** Start Provided passage **

Democratic participation in trade decisions is legitimate. But the key question is not whether the public should participate, but how, and through what institutional framework.____Not all decisions are equal. A trade agreement that reshapes geopolitical balances or constrains regulatory sovereignty for decades cannot be compared to an ordinary law. The cost of error is asymmetrical: a poorly negotiated agreement is difficult to renegotiate, impossible to annul without causing damage. In such cases, a 50% threshold for legitimacy is structurally inadequate, not because the public lacks competence, but because a narrow majority, built on a campaign lasting just a few weeks, does not represent a stable social consensus. Brexit demonstrated this cruelly: 48% of the voting population and a large proportion of those who abstained found themselves bound by a decision they had not supported, with no possibility of appeal.____For decisions of this magnitude, the threshold should be a qualified majority—at least two-thirds—and preceded by a serious deliberative process. Not snap polls, not advertising campaigns funded by organised interests, but randomly selected citizens’ assemblies: representative samples of the population, briefed by a diverse range of experts, with sufficient time to understand the real trade-offs. Their mandate would not be to replace the popular vote, but to structure it, defining the priorities and limits within which an agreement is acceptable, before negotiations are concluded and the question becomes binary.____This is not a theoretical model. Ireland has applied it in practice: the Citizens’ Assembly of 2016–2017 paved the way for the 2018 abortion referendum. A representative sample of ordinary citizens – not experts, not politicians – deliberated for months, listened to conflicting views, and produced recommendations which parliament then put to a popular vote. The result was not a slower democracy: it was a democracy that was harder to manipulate.

** End Provided passage **

Summarize the passage on public participation in trade decisions in two sentences.

** Start Given information **

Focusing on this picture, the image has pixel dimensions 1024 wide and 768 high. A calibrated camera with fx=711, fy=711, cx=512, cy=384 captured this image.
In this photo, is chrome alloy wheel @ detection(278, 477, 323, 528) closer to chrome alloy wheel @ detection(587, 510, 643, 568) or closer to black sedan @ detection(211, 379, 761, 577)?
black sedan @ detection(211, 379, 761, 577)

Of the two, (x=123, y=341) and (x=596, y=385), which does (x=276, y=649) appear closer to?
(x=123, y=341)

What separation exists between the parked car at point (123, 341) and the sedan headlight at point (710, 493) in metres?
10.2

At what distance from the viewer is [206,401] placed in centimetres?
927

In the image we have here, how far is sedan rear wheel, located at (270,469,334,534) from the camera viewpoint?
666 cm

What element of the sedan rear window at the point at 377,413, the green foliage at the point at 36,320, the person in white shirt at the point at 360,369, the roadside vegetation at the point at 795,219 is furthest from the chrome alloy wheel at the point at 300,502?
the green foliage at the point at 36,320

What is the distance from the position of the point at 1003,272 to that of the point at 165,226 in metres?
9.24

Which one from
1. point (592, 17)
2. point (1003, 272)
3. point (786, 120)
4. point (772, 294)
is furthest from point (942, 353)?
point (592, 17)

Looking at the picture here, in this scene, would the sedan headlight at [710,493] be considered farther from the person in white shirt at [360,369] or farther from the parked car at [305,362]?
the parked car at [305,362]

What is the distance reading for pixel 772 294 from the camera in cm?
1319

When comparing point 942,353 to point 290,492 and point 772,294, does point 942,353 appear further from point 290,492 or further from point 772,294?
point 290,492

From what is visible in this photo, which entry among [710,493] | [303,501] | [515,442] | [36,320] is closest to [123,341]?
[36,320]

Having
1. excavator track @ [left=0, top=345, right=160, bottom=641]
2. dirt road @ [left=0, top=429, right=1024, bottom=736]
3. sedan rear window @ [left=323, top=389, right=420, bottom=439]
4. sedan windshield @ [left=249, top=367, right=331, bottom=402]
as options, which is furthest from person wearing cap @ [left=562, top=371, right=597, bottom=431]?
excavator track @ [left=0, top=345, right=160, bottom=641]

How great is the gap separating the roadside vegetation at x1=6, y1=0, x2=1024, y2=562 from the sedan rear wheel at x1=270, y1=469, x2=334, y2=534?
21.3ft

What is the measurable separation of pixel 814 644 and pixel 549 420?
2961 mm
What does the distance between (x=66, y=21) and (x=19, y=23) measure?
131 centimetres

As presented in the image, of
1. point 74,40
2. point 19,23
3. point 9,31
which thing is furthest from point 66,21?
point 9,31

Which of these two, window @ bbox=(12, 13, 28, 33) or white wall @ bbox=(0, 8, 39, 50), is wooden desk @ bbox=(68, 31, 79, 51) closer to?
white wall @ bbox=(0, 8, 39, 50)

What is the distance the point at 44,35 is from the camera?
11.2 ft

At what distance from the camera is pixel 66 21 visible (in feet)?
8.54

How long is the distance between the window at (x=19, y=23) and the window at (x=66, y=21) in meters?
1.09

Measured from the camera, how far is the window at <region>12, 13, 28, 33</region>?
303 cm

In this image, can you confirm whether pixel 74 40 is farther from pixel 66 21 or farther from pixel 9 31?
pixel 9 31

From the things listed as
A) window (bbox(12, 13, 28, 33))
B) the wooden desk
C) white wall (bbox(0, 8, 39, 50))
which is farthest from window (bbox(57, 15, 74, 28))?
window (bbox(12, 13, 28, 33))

** End Given information **

Correct answer
Major trade agreements are costly to get wrong and hard to undo, so instead of a simple 50% majority they should require at least a two-thirds majority, preceded by randomly selected citizens' assemblies that set the acceptable priorities and limits before negotiations conclude. Ireland's 2016–2017 Citizens' Assembly, which paved the way for the 2018 abortion referendum, shows this model in practice and produced a democracy that was harder to manipulate.